Observers have suggested that the Israeli authorities have disproportionately focused on arresting Palestinian perpetrators of shooting attacks, rather than investigating the settlers behind the attacks on the Palestinian villages.
“The army continues talking about the ‘hunt for the terrorist’ but not about the hunt for whoever killed the Palestinian medic yesterday, or against whoever set fire to the homes of families,” the Israeli journalist Haggai Matar said on Twitter. “That is why we need to scream out especially against Jewish terrorists.”
‘Political and legal cover’
Matters on the ground have been tense for more than a year, but since the swearing-in of the new far-right Israeli government late last year under Prime Minister Benjamin Netanyahu, Israeli officials have taken steps that have further escalated tensions.
Israeli forces carried out three large-scale raids in Palestinian cities since the new government took office, killing dozens of Palestinians.
On February 22, Israeli forces killed 11 Palestinians and wounded more than 100, the majority with live ammunition, during a raid on Nablus.

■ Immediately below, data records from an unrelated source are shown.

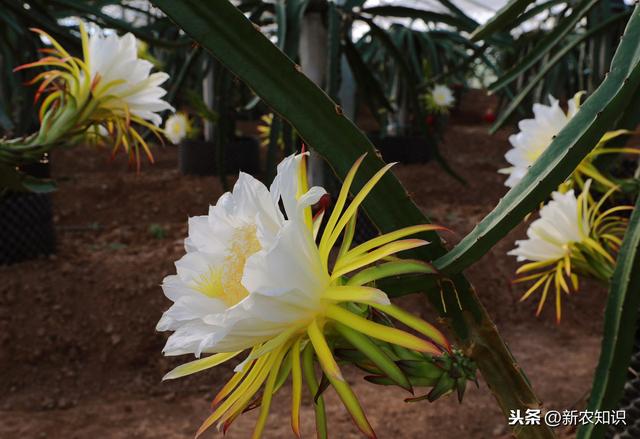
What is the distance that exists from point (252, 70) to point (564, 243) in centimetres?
49

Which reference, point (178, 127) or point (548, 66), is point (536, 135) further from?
point (178, 127)

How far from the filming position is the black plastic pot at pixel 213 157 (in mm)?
2703

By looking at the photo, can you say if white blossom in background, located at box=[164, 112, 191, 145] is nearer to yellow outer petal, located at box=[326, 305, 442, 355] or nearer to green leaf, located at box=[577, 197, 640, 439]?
green leaf, located at box=[577, 197, 640, 439]

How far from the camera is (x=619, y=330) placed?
1.79 ft

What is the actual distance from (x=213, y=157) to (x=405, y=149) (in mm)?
950

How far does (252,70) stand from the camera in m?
0.41

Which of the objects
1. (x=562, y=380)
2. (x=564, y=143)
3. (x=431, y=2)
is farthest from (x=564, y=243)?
(x=431, y=2)

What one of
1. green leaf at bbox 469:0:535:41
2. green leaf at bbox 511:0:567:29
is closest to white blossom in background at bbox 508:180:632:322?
green leaf at bbox 469:0:535:41

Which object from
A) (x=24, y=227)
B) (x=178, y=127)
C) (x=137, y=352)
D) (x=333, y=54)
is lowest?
(x=137, y=352)

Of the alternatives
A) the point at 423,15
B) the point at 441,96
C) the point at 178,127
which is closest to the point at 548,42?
the point at 423,15

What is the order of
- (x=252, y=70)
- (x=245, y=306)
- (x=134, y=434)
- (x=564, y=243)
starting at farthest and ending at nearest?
(x=134, y=434) → (x=564, y=243) → (x=252, y=70) → (x=245, y=306)

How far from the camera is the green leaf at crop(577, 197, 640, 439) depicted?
54 cm

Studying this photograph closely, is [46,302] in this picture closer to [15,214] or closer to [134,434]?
[15,214]

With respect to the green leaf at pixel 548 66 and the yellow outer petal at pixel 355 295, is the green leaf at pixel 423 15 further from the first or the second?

It was the largest Palestinian death toll in a single Israeli military operation since 2005.
Less than a month prior, the Israeli army killed 10 Palestinians during an attack on the Jenin refugee camp, including two children and a 61-year-old woman.
During the settler rampage in Nablus, several Israeli ministers in the Knesset and settlement officials made comments and gestures in support of the attacks.
Zvika Fogel, a member of Netanyahu’s governing coalition and Ben-Gvir’s Jewish Power party, said “a terrorist came out of Huwara – and Huwara was closed and burned. This is what I want to see. That’s the only way we’ll achieve deterrence.”
“After a murder like [Sunday’s], villages should burn when the IDF does not act,” she added.
Meanwhile, in a tweet that has since been deleted, Davidi Ben Zion, deputy head of the Samaria Regional Council that governs illegal settlements in the northern occupied West Bank, said the “village of Huwara should be erased”.
The tweet was liked by Minister Bezalel Smotrich, the country’s finance minister and a key figure in Netanyahu’s government.
Daniella Weiss, a settlement movement leader and a former mayor of the illegal Kedumim settlement near Nablus, also said, “Why should we stop? We’re protecting the lives of Jews,” in an interview on Israel’s Kan public radio.
The settlers “have a lot of guns”, she said. “Anyone who thinks that we have to use the army to deal with these attackers and not through strengthening the settlements is mistaken.”